| YOUR GOAL |
Transcribe the hot tub winter emergency guide word for word, everything from "Watch or read" down to "help can arrive.".

| SELECTED EXTRACT |

>>>>

Watch or read about what to do in a winter emergency.

What to do in a winter emergency?

Being located in Ottawa Canada, where winter low temperatures can drop to 40 below (and that is really, really cold weather in Fahrenheit or Celsius) Purewater has plenty of experience dealing with hot tubs that stop working when the mercury is low. We try to be available for service quickly and efficiently, but we don’t have a 24 hour service department, and as such, provide you with the following tips and suggestions to help you deal with a troublesome tub, at least until help can arrive.

If you have a problem with your hot tub in extreme cold weather, the first step to take is always to stabilize the situation and prevent ice or freezing damage. You may not be able to get a service person right away, but if you are able to keep the tub equipment warm (as below) you put yourself in a position to minimize the potential damage and have the issue corrected quickly, easily, and cheaply. Do not rush
to drain the hot tub! Unless you know for certain that you will have no power for an extended period of time (i.e. 4 or 5 days with no power) we do not recommend that you drain the hot tub; it is much riskier to drain and improperly winterize a tub than to keep it full with an external heat source. A spa full of warm water will take much longer to freeze than an empty one.

If circumstances force you to drain the tub, try to do it using a sump pump rather than relying on the slow gravity drain. If there is no power to your property a generator would be a huge help at this stage. It is important to work quickly in cold weather. Use a wet/dry vac to blow out all lines, be sure to disconnect and drain all unions and plugs in the cabinet area once the tub is substantially purged. Finally, reinstall all plugs and reconnect all unions, then pour 4 or more gallons of pool and spa antifreeze into the tub via the skimmer and jet openings to help protect against ice damage.

Most winter emergencies do not require draining. They are typically caused by an interruption in power or a surge in power that causes the very sensitive GFCI breaker to power off. GFCI’s have to be manually reset, so once they trip, they will stay off until you reset them. Sometimes an appliance failure within the spa can cause problems, a pump or heater can fail, a relay, control circuit, or even things like a dirty filter or too little water in the spa.

In an idle spa ice will begin to form, starting in the outer extremities, often in the thinner lines and tubes close to the outside wall. If the spa has been idle for a while and the interior water temperature is cold (below 70 degrees) frost or ice may have already started to form.

<<<<

| DATA SEGMENT |

>>>>

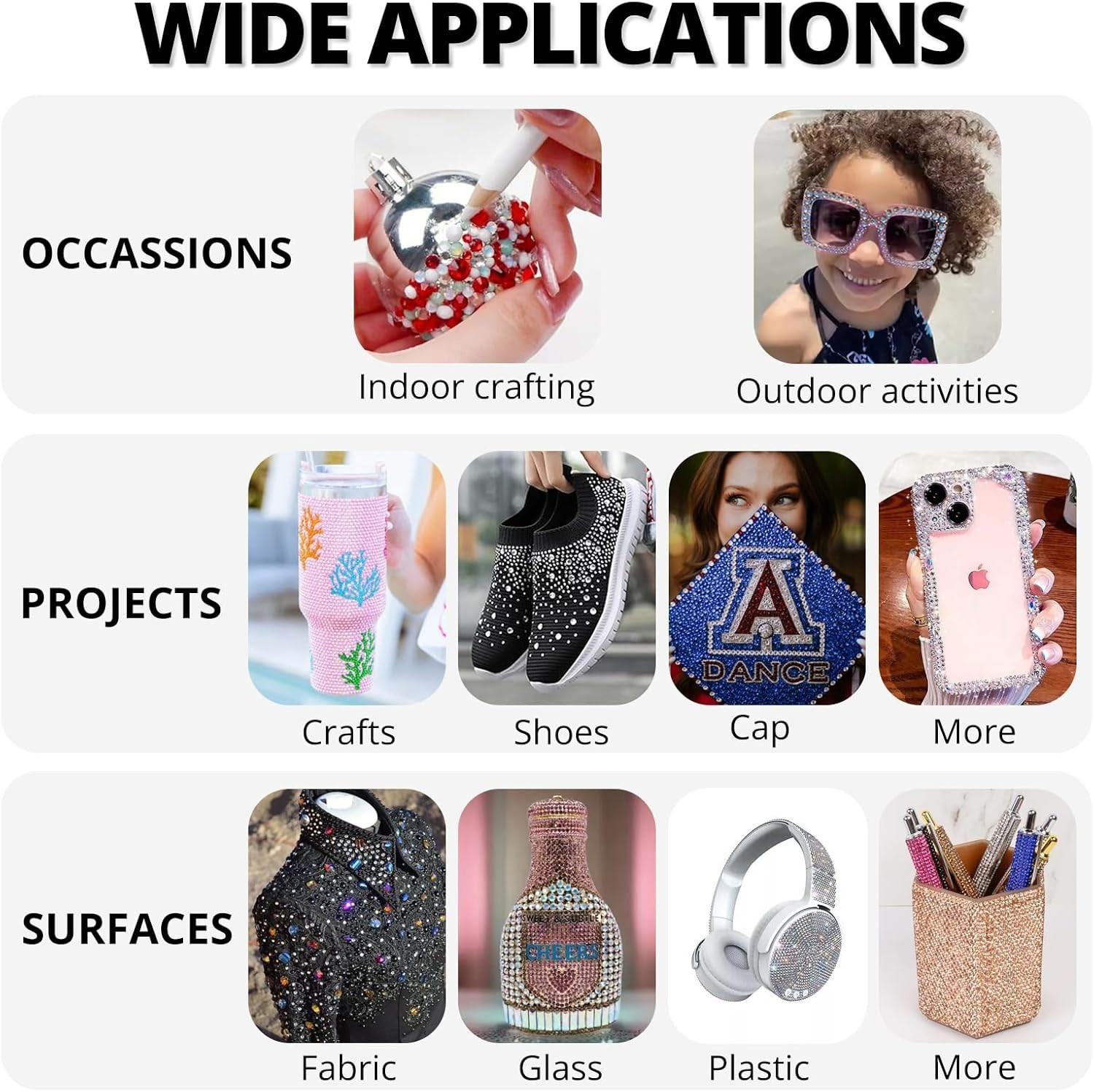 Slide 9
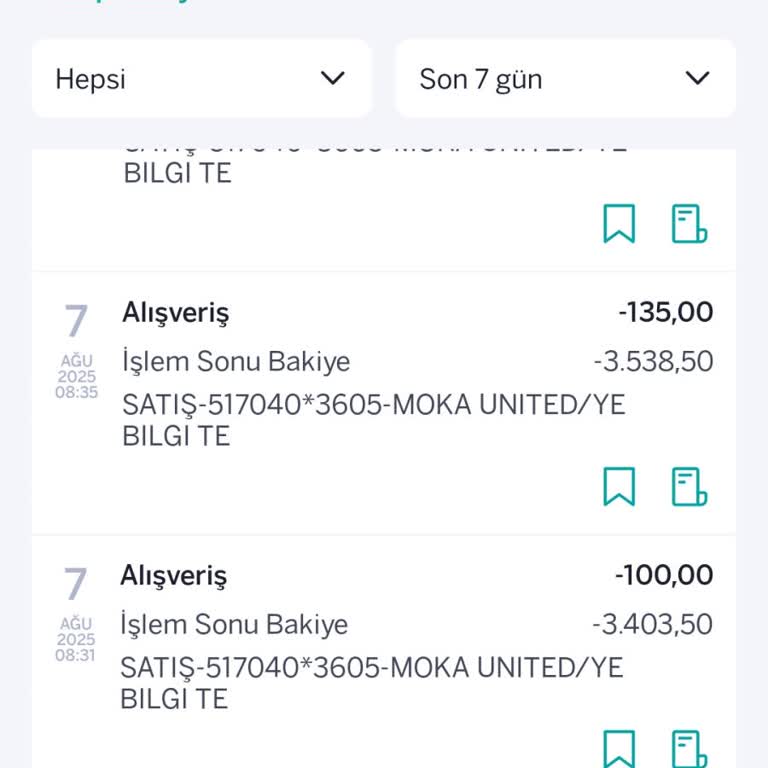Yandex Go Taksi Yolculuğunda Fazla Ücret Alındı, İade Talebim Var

<<<<

| TASK RESULT |
Watch or read about what to do in a winter emergency.

What to do in a winter emergency?

Being located in Ottawa Canada, where winter low temperatures can drop to 40 below (and that is really, really cold weather in Fahrenheit or Celsius) Purewater has plenty of experience dealing with hot tubs that stop working when the mercury is low. We try to be available for service quickly and efficiently, but we don’t have a 24 hour service department, and as such, provide you with the following tips and suggestions to help you deal with a troublesome tub, at least until help can arrive.